SELECT sr.Title as 'Email_Subject',
sr.Description as 'Email_Description',
sa.EnumTypeId as 'Case_Subject',
sg.EnumTypeId as 'Queue_Name',
'sr' as 'Case_CaseType'
FROM ServiceRequestDim as sr
    inner join ServiceRequestSupportGroup as sg on sr.SupportGroup_ServiceRequestSupportGroupId = sg.ServiceRequestSupportGroupId
    inner join ServiceRequestArea as sa on sr.Area_ServiceRequestAreaId = sa.ServiceRequestAreaId
WHERE sr.Source like '%email%'
    and sr.Status like '%Closed%'
AND sr.createddate > '1-1-2019'

As you can see, we really have the same query twice just ever so slightly different to grab Incidents and Service Requests. That means this is your opportunity to tailor the date range or limit the scope of Azure Machine Learning by doing something like:

  • only selecting Work Items for 3 of your 10 Support Groups.
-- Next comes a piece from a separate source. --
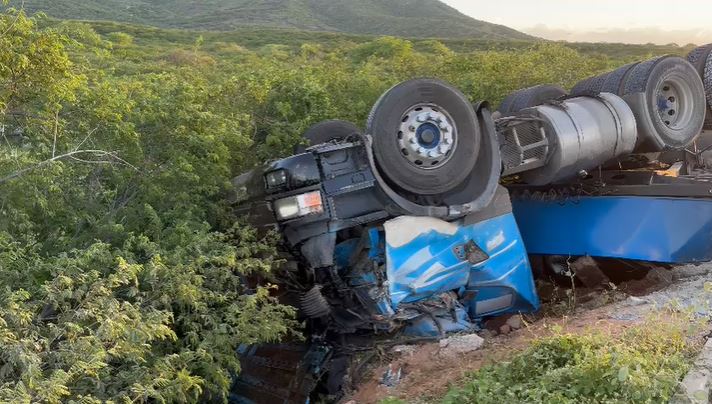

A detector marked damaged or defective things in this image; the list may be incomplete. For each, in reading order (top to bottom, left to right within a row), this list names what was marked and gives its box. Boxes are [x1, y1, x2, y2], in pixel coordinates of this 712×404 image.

overturned truck [229, 45, 712, 404]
Thereby ensuring ML could only ever suggest those 3 Support Groups
  • cherry picking select months of data as they may represent more accurate data than others

If you are going to predicting Configuration Items, you'll need a slightly different set of queries to include CIs in the resulting dataset. If you aren't going to be predicting Config Items, just skip past the next two SQL queries.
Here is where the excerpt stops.